▶ **Exercise goal**: Count how many of the lines below contain the string "pixel", with case counting, and give only that number.

▶ **Exercise material**:
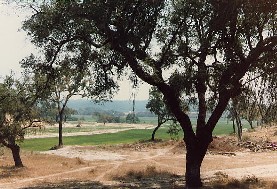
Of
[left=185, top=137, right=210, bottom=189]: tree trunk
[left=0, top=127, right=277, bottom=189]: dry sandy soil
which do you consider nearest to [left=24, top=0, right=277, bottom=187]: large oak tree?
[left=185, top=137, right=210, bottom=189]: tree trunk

---

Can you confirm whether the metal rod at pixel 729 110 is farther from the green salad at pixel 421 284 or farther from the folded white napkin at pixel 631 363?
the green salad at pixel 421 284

▶ **Complete response**: 2